Language generation with torchscript model?

I have fine-tuned a summarization model following the Hugging Face seq2seq guide (starting from sshleifer/distilbart-xsum-12-6).

Our team is interested in using AWS elastic inference for deployment for cost reduction. (e.g. similar to this https://aws.amazon.com/blogs/machine-learning/fine-tuning-a-pytorch-bert-model-and-deploying-it-with-amazon-elastic-inference-on-amazon-sagemaker/)

I was wondering whether there’s any examples or any suggested way to use the beam searching logic in BartForConditionalGeneration with model inference from a torchscript model. Most of the examples for torchscript I’ve found are with classification tasks where this isn’t necessary.

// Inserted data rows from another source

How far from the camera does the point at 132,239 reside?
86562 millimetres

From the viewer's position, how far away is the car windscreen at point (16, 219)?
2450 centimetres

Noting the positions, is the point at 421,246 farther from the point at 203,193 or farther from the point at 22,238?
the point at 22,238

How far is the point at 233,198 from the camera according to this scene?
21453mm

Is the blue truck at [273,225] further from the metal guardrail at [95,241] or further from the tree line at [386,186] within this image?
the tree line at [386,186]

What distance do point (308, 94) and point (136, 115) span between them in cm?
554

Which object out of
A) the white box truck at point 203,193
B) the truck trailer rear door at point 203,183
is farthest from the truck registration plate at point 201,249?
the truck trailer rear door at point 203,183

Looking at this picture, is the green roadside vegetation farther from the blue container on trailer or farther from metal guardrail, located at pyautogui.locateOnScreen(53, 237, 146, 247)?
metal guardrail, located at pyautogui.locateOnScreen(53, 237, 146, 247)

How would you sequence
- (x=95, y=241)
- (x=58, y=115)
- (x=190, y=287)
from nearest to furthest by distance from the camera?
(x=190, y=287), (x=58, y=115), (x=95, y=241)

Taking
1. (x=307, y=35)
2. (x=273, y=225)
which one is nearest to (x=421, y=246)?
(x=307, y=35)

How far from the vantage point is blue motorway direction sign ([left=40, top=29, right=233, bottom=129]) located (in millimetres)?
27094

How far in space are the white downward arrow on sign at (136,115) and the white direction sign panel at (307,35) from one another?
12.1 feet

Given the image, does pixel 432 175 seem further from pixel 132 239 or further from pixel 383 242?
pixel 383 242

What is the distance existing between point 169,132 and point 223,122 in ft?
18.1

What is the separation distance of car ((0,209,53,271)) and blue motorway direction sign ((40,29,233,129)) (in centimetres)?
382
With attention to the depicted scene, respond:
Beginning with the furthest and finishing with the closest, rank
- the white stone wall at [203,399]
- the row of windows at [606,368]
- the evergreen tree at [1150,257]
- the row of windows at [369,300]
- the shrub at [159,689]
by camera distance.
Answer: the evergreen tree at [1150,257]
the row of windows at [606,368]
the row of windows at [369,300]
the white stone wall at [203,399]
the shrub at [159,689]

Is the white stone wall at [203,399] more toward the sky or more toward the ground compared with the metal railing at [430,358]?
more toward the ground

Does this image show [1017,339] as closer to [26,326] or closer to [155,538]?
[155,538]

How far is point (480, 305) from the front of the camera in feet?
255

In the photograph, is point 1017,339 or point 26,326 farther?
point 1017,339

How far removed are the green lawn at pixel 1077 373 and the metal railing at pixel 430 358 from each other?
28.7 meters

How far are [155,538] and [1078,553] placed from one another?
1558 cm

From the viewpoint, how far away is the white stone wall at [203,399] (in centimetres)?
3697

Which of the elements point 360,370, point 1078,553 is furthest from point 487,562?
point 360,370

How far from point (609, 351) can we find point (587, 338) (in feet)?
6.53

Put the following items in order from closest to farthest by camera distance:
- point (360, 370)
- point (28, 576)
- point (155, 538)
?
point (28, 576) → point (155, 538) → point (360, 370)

I’ve had success with deploying a BartForConditionalGeneration model using SageMaker with EI.

Try:

model = BartForConditionalGeneration.from_pretrained(model_dir, torchscript=True)
1 Like

Thanks a lot for that reply @setu4993!

It looks really promising, we’ll give it a try

@laphangho Good luck!

To add a little more context: SageMaker wants a ScriptModule, not trace. Trace is not possible with .generate(), but script works fine. And to use script mode, saving the model in a different way (than the default .save_pretrained() method is not required since torchscript=True can simply be provided as an additional argument when creating the model object.